* WHAT TO WORK ON:
Reproduce the listing below exactly, minus its pictures.

* INPUT MATERIAL:
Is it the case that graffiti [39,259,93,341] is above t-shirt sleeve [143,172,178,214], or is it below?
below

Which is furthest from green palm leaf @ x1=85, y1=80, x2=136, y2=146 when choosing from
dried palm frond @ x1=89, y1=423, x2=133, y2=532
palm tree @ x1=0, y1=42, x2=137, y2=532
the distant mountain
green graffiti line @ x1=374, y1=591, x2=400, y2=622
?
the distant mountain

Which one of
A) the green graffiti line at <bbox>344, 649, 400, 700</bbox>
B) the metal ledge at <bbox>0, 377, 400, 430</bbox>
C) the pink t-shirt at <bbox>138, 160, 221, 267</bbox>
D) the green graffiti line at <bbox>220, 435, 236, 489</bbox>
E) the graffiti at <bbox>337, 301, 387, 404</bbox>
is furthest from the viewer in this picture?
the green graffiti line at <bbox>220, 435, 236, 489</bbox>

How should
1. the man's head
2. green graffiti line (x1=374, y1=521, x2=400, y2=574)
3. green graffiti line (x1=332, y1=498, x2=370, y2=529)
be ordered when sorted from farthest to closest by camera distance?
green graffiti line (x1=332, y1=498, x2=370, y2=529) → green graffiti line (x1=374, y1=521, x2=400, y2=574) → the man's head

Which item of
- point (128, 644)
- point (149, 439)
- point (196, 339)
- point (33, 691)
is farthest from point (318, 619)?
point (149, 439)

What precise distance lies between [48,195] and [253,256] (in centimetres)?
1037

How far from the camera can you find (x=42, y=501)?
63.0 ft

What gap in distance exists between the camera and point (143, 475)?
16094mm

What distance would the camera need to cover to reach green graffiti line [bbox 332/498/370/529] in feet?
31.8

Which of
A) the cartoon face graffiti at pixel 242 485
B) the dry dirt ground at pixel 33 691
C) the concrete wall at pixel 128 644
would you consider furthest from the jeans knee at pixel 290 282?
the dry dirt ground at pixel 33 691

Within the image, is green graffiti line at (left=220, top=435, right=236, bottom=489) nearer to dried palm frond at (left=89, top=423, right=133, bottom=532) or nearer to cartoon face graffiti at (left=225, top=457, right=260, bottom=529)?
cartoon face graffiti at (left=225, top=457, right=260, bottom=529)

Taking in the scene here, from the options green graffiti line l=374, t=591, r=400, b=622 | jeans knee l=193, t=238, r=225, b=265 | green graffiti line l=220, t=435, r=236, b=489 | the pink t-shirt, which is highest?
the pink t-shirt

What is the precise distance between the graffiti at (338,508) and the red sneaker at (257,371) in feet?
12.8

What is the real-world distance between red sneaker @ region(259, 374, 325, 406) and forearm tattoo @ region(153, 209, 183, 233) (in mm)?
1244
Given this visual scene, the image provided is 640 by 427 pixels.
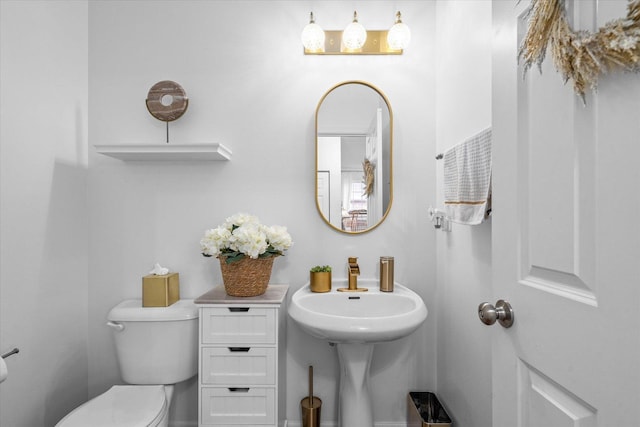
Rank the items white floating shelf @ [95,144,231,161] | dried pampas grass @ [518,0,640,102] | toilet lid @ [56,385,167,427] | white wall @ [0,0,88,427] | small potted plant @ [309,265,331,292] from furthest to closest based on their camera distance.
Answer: small potted plant @ [309,265,331,292] → white floating shelf @ [95,144,231,161] → white wall @ [0,0,88,427] → toilet lid @ [56,385,167,427] → dried pampas grass @ [518,0,640,102]

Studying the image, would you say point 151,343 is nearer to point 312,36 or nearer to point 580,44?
point 312,36

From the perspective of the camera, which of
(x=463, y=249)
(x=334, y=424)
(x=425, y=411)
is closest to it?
(x=463, y=249)

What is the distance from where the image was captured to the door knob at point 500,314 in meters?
0.82

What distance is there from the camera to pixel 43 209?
5.28 ft

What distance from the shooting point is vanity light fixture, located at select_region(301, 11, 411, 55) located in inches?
69.6

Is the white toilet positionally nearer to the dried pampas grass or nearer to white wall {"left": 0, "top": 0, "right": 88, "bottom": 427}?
white wall {"left": 0, "top": 0, "right": 88, "bottom": 427}

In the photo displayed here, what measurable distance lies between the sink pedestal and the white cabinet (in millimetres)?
329

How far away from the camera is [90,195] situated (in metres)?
1.90

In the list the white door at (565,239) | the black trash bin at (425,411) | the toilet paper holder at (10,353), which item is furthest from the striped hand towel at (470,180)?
the toilet paper holder at (10,353)

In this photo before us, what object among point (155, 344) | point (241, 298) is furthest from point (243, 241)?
point (155, 344)

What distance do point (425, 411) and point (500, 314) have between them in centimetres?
119

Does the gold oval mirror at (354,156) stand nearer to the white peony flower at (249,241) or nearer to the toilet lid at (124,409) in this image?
the white peony flower at (249,241)

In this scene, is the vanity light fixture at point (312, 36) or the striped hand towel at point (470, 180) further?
the vanity light fixture at point (312, 36)

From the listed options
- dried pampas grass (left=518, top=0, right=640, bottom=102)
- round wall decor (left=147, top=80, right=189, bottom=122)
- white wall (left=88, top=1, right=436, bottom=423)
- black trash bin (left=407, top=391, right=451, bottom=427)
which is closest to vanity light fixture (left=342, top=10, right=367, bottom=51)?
white wall (left=88, top=1, right=436, bottom=423)
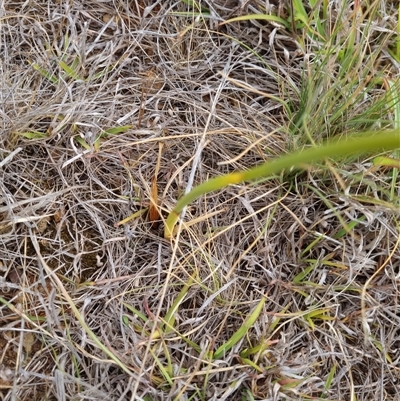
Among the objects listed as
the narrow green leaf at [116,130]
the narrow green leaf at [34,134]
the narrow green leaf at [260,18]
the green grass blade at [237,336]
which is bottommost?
the green grass blade at [237,336]

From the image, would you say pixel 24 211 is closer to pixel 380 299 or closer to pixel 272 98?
pixel 272 98

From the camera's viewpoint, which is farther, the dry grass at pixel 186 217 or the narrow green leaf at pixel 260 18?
the narrow green leaf at pixel 260 18

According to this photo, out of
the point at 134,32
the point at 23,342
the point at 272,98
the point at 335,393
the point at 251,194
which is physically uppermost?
the point at 134,32

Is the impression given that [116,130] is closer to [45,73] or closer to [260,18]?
[45,73]

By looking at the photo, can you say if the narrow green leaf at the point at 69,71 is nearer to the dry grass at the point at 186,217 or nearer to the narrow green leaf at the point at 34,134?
the dry grass at the point at 186,217

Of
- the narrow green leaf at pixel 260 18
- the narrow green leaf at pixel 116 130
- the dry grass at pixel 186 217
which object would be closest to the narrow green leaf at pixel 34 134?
the dry grass at pixel 186 217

* THE REPLY:
Is it the case that graffiti [39,259,93,341] is above t-shirt sleeve [143,172,178,214], or is it below?
below

Which is furthest from green palm leaf @ x1=85, y1=80, x2=136, y2=146 when choosing from
dried palm frond @ x1=89, y1=423, x2=133, y2=532
palm tree @ x1=0, y1=42, x2=137, y2=532
the distant mountain
green graffiti line @ x1=374, y1=591, x2=400, y2=622
?
the distant mountain

Which one of
A) the green graffiti line at <bbox>344, 649, 400, 700</bbox>
B) the metal ledge at <bbox>0, 377, 400, 430</bbox>
C) the pink t-shirt at <bbox>138, 160, 221, 267</bbox>
D) the green graffiti line at <bbox>220, 435, 236, 489</bbox>
E) the graffiti at <bbox>337, 301, 387, 404</bbox>
is furthest from the viewer in this picture?
the green graffiti line at <bbox>220, 435, 236, 489</bbox>

How should
1. the man's head
2. green graffiti line (x1=374, y1=521, x2=400, y2=574)
3. green graffiti line (x1=332, y1=498, x2=370, y2=529)
be ordered when sorted from farthest to closest by camera distance?
green graffiti line (x1=332, y1=498, x2=370, y2=529) → green graffiti line (x1=374, y1=521, x2=400, y2=574) → the man's head

Which item of
- point (128, 644)
- point (149, 439)
- point (196, 339)
- point (33, 691)
is farthest from point (318, 619)?
point (149, 439)

What precise distance lies between [48,195] and [253,256] (in centimetres)?
1037

How far from the camera can you find (x=42, y=501)?
63.0 ft

What gap in distance exists between the camera and point (143, 475)?
16094mm

What distance would the camera need to cover to reach green graffiti line [bbox 332/498/370/529] in feet?
31.8

Which of
A) the cartoon face graffiti at pixel 242 485
B) the dry dirt ground at pixel 33 691
C) the concrete wall at pixel 128 644
would you consider furthest from the jeans knee at pixel 290 282?
the dry dirt ground at pixel 33 691

Within the image, is green graffiti line at (left=220, top=435, right=236, bottom=489) nearer to dried palm frond at (left=89, top=423, right=133, bottom=532) or nearer to cartoon face graffiti at (left=225, top=457, right=260, bottom=529)?
cartoon face graffiti at (left=225, top=457, right=260, bottom=529)

Taking in the scene here, from the options green graffiti line l=374, t=591, r=400, b=622 | jeans knee l=193, t=238, r=225, b=265 | green graffiti line l=220, t=435, r=236, b=489 | the pink t-shirt, which is highest?
the pink t-shirt

What is the precise distance between the graffiti at (338,508) and the red sneaker at (257,371) in feet?
12.8

What is the real-world distance between red sneaker @ region(259, 374, 325, 406) and forearm tattoo @ region(153, 209, 183, 233) (in mm)?
1244
Given this visual scene, the image provided is 640 by 427 pixels.
Rank the items white floating shelf @ [95,144,231,161] | dried pampas grass @ [518,0,640,102] | toilet lid @ [56,385,167,427] | white wall @ [0,0,88,427] | small potted plant @ [309,265,331,292] from furthest to closest based on their camera distance.
Answer: small potted plant @ [309,265,331,292] → white floating shelf @ [95,144,231,161] → white wall @ [0,0,88,427] → toilet lid @ [56,385,167,427] → dried pampas grass @ [518,0,640,102]

Studying the image, would you say point 151,343 is nearer to point 312,36 or nearer to point 580,44?
point 312,36

From the perspective of the camera, which of
(x=463, y=249)
(x=334, y=424)
(x=425, y=411)
is closest to it?
(x=463, y=249)

What is the distance from where the image was captured to the door knob at point 500,314 in meters?
0.82

What distance is there from the camera to pixel 43 209?
5.28 ft

What distance from the shooting point is vanity light fixture, located at select_region(301, 11, 411, 55) located in inches?
69.6

Is the white toilet positionally nearer to the dried pampas grass or nearer to white wall {"left": 0, "top": 0, "right": 88, "bottom": 427}?
white wall {"left": 0, "top": 0, "right": 88, "bottom": 427}

In the photo displayed here, what measurable distance lies between the sink pedestal and the white cabinet (in millimetres)?
329

How far away from the camera is [90,195] situated (in metres)?
1.90

In the list the white door at (565,239) | the black trash bin at (425,411) | the toilet paper holder at (10,353), which item is furthest from the striped hand towel at (470,180)?
the toilet paper holder at (10,353)

In this photo before us, what object among point (155, 344) | point (241, 298) is furthest from point (243, 241)?
point (155, 344)

What distance do point (425, 411) and point (500, 314) have between them in centimetres?
119

Does the gold oval mirror at (354,156) stand nearer to the white peony flower at (249,241) or nearer to the toilet lid at (124,409) in this image?
the white peony flower at (249,241)

In this scene, is the vanity light fixture at point (312, 36) or the striped hand towel at point (470, 180) further?
the vanity light fixture at point (312, 36)

From the listed options
- dried pampas grass (left=518, top=0, right=640, bottom=102)
- round wall decor (left=147, top=80, right=189, bottom=122)
- white wall (left=88, top=1, right=436, bottom=423)
- black trash bin (left=407, top=391, right=451, bottom=427)
which is closest to vanity light fixture (left=342, top=10, right=367, bottom=51)?
white wall (left=88, top=1, right=436, bottom=423)
Among the objects listed as
the narrow green leaf at [116,130]
the narrow green leaf at [34,134]
the narrow green leaf at [260,18]
the green grass blade at [237,336]
which is bottommost?
the green grass blade at [237,336]

From the image, would you say pixel 24 211 is closer to pixel 380 299 or closer to pixel 272 98?
pixel 272 98

From the camera's viewpoint, which is farther, the dry grass at pixel 186 217 or the narrow green leaf at pixel 260 18?
the narrow green leaf at pixel 260 18

According to this photo, out of
the point at 134,32
the point at 23,342
the point at 272,98
the point at 335,393
the point at 251,194
which is physically uppermost?
the point at 134,32

Is the impression given that [116,130] is closer to [45,73] or closer to [260,18]?
[45,73]

By looking at the photo, can you say if the narrow green leaf at the point at 69,71 is nearer to the dry grass at the point at 186,217 or nearer to the narrow green leaf at the point at 34,134?
the dry grass at the point at 186,217

Of
- the narrow green leaf at pixel 260 18
- the narrow green leaf at pixel 116 130
- the dry grass at pixel 186 217
which object would be closest to the narrow green leaf at pixel 34 134?
the dry grass at pixel 186 217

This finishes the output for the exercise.